> _Work instructions_:
Output, unchanged, the data lines starting at the line containing "How distant is" and ending with the line containing "2386 centimetres".

Dataset entries
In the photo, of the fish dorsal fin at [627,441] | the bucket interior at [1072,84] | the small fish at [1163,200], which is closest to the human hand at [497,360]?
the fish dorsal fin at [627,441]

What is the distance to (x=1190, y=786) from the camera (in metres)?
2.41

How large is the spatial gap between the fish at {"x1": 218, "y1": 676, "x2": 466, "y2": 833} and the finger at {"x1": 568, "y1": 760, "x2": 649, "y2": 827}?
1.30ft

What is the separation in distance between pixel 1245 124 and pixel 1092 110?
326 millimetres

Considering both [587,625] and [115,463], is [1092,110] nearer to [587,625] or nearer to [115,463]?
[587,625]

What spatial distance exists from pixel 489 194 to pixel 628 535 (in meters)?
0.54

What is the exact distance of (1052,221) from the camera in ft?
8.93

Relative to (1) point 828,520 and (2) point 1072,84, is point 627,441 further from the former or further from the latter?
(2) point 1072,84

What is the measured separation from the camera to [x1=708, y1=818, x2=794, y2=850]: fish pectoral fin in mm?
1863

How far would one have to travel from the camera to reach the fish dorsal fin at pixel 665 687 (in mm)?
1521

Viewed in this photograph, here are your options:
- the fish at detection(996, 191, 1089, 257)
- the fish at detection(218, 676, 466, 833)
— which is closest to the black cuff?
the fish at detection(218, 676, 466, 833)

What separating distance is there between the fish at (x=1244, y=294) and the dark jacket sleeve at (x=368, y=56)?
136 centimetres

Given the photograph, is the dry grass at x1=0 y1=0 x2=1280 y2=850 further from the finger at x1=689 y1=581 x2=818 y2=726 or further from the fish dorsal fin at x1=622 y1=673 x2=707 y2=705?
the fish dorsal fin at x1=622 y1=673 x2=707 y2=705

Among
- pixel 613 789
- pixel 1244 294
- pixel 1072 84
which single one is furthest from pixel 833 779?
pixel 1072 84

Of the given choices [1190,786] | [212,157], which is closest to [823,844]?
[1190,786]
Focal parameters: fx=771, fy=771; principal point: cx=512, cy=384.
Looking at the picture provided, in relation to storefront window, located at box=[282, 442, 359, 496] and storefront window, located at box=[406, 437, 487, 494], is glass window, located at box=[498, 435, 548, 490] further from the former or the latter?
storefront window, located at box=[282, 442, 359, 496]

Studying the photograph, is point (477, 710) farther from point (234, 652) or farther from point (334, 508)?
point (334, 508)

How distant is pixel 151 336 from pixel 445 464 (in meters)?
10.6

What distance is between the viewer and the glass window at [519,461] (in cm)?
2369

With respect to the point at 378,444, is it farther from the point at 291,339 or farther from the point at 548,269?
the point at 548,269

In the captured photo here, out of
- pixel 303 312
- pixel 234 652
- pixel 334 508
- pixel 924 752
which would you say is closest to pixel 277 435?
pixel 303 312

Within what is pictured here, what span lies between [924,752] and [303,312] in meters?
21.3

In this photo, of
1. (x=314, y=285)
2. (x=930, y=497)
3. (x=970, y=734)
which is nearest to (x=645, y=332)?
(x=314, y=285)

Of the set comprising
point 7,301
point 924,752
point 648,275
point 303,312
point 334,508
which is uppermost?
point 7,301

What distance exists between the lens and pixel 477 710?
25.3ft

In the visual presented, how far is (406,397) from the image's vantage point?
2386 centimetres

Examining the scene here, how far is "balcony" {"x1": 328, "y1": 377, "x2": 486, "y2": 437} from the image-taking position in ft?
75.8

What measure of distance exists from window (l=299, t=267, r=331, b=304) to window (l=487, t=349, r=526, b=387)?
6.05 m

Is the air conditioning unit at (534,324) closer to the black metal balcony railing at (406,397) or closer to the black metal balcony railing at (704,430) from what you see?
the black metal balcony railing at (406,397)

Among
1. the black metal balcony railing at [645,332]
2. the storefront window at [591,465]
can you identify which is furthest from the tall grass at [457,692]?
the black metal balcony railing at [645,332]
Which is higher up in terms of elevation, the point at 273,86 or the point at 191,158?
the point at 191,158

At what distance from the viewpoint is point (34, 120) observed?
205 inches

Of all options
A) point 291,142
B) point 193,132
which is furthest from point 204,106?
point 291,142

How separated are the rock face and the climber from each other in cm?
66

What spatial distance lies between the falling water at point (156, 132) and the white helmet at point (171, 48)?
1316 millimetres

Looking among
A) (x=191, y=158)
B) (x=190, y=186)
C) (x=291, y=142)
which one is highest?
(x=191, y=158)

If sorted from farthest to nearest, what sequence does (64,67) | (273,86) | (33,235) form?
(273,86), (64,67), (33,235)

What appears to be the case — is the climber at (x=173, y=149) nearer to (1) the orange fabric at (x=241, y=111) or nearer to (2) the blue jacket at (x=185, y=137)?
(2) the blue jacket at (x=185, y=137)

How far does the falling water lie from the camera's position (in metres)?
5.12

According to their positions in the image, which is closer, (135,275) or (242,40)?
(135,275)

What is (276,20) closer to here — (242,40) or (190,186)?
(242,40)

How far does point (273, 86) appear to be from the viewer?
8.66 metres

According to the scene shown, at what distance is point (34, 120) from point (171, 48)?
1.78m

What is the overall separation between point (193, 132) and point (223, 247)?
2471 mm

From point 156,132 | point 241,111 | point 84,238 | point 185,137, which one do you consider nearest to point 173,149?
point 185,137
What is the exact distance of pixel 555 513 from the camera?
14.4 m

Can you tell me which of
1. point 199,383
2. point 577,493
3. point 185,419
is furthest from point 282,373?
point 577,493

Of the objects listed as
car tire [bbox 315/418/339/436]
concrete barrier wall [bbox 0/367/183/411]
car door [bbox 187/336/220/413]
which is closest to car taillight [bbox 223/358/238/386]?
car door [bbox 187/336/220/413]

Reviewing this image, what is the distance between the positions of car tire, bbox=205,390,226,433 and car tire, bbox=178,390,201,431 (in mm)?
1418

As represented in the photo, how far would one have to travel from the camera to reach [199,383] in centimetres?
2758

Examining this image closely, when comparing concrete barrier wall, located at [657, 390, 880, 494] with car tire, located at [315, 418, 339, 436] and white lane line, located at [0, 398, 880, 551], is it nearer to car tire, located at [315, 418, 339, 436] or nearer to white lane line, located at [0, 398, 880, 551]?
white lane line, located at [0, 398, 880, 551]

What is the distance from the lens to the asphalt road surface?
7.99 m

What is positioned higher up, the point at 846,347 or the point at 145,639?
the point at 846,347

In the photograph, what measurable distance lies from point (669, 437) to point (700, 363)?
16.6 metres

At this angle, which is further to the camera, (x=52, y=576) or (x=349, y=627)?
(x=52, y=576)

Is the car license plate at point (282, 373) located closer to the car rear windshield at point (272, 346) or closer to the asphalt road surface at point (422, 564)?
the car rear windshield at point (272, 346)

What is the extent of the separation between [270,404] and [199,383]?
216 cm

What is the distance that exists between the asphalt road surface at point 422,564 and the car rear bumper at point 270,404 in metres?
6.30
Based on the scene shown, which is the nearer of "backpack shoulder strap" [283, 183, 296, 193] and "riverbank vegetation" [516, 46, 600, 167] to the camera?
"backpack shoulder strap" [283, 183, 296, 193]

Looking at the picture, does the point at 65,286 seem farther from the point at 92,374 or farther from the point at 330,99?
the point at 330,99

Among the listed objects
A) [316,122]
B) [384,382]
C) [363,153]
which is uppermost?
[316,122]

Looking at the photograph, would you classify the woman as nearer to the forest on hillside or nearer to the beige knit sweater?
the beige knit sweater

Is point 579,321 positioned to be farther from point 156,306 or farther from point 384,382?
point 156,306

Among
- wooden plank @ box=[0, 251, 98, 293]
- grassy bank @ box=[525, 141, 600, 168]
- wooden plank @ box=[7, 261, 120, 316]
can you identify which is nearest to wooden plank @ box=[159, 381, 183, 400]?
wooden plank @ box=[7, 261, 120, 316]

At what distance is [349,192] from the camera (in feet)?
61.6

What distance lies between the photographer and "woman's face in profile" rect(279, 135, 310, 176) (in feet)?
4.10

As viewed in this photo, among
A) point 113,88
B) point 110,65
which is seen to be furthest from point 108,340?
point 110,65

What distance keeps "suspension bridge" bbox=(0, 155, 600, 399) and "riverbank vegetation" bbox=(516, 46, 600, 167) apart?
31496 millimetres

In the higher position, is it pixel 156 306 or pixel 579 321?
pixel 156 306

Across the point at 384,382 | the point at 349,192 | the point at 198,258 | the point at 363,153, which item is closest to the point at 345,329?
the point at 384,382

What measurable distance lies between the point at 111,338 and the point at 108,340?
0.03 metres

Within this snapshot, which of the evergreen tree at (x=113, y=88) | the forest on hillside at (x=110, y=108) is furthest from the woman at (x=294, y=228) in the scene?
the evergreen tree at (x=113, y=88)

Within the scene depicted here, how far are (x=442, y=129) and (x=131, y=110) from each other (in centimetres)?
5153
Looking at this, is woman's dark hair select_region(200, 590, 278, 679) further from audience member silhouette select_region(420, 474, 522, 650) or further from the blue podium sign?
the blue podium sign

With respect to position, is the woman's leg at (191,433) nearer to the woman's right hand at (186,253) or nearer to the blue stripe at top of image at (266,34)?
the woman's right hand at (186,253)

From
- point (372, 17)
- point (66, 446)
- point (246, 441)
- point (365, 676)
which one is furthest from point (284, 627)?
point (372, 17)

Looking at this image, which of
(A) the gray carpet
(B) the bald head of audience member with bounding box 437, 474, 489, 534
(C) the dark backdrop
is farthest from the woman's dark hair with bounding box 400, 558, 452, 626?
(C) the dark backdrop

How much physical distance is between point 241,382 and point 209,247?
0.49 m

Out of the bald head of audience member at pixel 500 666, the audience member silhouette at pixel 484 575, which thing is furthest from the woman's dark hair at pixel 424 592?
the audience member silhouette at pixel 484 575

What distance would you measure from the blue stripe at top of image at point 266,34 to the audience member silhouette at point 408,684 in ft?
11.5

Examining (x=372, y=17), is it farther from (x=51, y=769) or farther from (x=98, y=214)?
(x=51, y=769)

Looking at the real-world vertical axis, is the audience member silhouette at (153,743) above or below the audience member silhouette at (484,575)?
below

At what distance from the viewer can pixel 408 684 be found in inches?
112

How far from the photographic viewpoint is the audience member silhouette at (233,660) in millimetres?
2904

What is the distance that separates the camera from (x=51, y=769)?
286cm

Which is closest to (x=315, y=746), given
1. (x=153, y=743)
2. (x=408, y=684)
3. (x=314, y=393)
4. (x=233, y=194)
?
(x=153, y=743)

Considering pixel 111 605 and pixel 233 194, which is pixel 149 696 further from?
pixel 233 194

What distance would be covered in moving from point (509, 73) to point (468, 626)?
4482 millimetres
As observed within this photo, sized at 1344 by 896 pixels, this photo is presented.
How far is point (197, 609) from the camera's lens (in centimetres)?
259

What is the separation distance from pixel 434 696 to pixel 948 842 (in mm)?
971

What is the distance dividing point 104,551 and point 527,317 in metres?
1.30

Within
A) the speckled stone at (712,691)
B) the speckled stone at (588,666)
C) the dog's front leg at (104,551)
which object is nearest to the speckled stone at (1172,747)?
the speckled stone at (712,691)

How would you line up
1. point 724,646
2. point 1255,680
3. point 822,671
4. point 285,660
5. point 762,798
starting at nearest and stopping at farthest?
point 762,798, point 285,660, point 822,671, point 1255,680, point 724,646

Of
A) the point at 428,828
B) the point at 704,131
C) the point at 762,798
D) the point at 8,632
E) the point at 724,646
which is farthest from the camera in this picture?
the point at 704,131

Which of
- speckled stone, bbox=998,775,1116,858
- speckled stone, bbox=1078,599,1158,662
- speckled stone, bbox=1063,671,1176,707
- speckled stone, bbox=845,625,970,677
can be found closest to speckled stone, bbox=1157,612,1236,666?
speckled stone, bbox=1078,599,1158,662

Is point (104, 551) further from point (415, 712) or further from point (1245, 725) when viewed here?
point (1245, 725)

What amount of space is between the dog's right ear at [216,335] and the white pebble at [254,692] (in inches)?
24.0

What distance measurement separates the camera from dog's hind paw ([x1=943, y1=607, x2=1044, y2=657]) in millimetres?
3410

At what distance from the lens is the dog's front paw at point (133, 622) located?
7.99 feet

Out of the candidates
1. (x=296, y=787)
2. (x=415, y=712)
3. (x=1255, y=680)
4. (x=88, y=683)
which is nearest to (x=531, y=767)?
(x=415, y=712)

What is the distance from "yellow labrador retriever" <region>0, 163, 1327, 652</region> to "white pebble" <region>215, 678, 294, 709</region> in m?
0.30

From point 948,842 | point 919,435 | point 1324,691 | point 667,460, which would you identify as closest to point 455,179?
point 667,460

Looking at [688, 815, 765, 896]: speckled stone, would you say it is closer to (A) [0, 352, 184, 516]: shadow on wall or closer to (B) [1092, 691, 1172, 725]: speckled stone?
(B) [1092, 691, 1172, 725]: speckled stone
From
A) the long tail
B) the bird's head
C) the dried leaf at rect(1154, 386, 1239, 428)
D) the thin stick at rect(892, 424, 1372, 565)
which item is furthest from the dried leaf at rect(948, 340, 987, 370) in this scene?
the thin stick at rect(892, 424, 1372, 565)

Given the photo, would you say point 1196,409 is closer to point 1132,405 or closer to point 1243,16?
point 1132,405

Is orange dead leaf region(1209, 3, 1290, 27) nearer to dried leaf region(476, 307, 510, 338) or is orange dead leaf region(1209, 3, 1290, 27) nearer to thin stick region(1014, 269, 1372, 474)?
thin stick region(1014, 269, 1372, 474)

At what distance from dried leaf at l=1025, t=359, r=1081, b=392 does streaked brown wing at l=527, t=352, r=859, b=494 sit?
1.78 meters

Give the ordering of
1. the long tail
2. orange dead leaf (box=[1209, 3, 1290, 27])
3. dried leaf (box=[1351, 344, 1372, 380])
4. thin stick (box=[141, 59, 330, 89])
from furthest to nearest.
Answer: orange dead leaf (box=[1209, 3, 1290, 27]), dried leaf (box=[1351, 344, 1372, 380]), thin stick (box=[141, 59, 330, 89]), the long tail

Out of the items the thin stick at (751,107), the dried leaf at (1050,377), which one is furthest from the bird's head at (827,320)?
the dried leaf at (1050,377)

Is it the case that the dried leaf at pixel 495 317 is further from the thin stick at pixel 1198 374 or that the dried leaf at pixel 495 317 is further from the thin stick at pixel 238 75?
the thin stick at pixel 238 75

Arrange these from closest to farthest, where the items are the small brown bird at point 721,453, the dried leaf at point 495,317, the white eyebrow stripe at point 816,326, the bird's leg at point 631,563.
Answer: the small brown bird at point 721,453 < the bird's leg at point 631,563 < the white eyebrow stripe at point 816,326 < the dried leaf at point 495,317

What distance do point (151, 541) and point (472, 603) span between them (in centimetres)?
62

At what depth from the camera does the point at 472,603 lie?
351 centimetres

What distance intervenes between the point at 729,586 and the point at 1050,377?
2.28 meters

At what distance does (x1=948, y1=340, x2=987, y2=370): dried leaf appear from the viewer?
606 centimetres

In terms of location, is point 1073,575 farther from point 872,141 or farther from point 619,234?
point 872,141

> _In response_:
How distant is pixel 151 336 from pixel 445 464 (in meters)?
10.6

What distance is between the viewer and the glass window at [519,461] (in cm)?
2369

With respect to the point at 378,444, is it farther from the point at 291,339 or farther from the point at 548,269?
the point at 548,269

In the captured photo here, out of
- pixel 303 312
- pixel 234 652
- pixel 334 508
- pixel 924 752
which would you say is closest to pixel 277 435?
pixel 303 312

Within what is pictured here, what span lies between [924,752] and [303,312] in meters?
21.3

In this photo, of
1. (x=314, y=285)
2. (x=930, y=497)
3. (x=970, y=734)
which is nearest to (x=645, y=332)?
(x=314, y=285)

Of the set comprising
point 7,301
point 924,752
point 648,275
point 303,312
point 334,508
which is uppermost?
point 7,301

What distance exists between the lens and pixel 477 710?
25.3ft

In the visual presented, how far is (406,397) from the image's vantage point?
2386 centimetres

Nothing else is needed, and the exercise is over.